» Consignes
A – Dans l'entretien avec Aliou Sow, au sein de quel département le professeur enseigne-t-il les études postcoloniales ?
B – Indiquez si chacune des affirmations suivantes concorde avec l'entretien avec Aliou Sow : (i) Aliou Sow est professeur assimilé à l'Ucad ; (ii) selon lui, les universités publiques ne produisent plus de génies ; (iii) il juge habituels les comportements de ses étudiants.

Publié le 1 Sep 2016 - 03:16
DR ALIOU SOW, PROFESSEUR ASSIMILE A L’UCAD

« Que les dirigeants actuels se rappellent les nombreux avantages de l’école publique… »

 

Le Professeur Aliou Sow estime, pour une raison de justice sociale, que c’est un impératif pour les tenants du pouvoir actuels d’investir davantage de ressources dans l’école publique pour les générations actuelles. Dans cet entretien, l’enseignant-chercheur observe avec étonnement les comportements de ses étudiants qu’il trouve bizarres et nouveaux. Qu’à cela ne tienne, ce professeur d’études postcoloniales au département d’Anglais de l’Ucad pense que les universités publiques, en dépit des conditions actuelles, produisent encore des ‘’génies’’.

 

En tant que pur produit de l’école publique sénégalaise, que pensez-vous de sa perte de considération par rapport aux écoles et universités privées, tout le contraire d’hier ?

» Données enregistrées

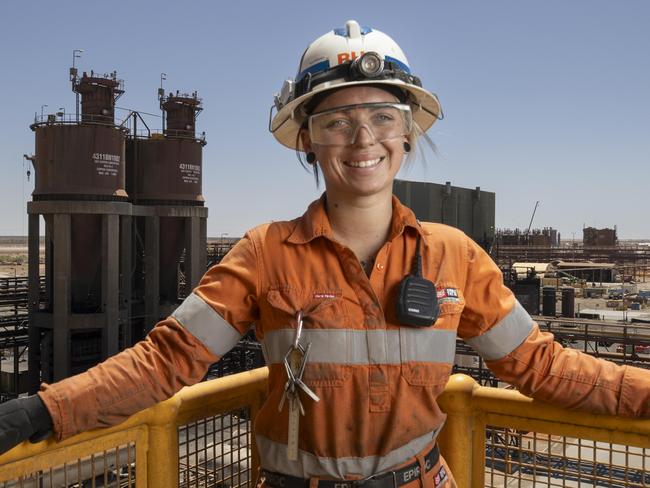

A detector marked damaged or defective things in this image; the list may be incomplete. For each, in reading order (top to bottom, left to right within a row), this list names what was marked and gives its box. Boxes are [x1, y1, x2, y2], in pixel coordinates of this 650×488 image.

» Corrigés détaillés
A – Au département d'Anglais de l'Ucad.

B –
(i) Oui : « DR ALIOU SOW, PROFESSEUR ASSIMILE A L’UCAD ».
(ii) Non : « pense que les universités publiques, en dépit des conditions actuelles, produisent encore des ‘’génies’’ ».
(iii) Non : « qu’il trouve bizarres et nouveaux ».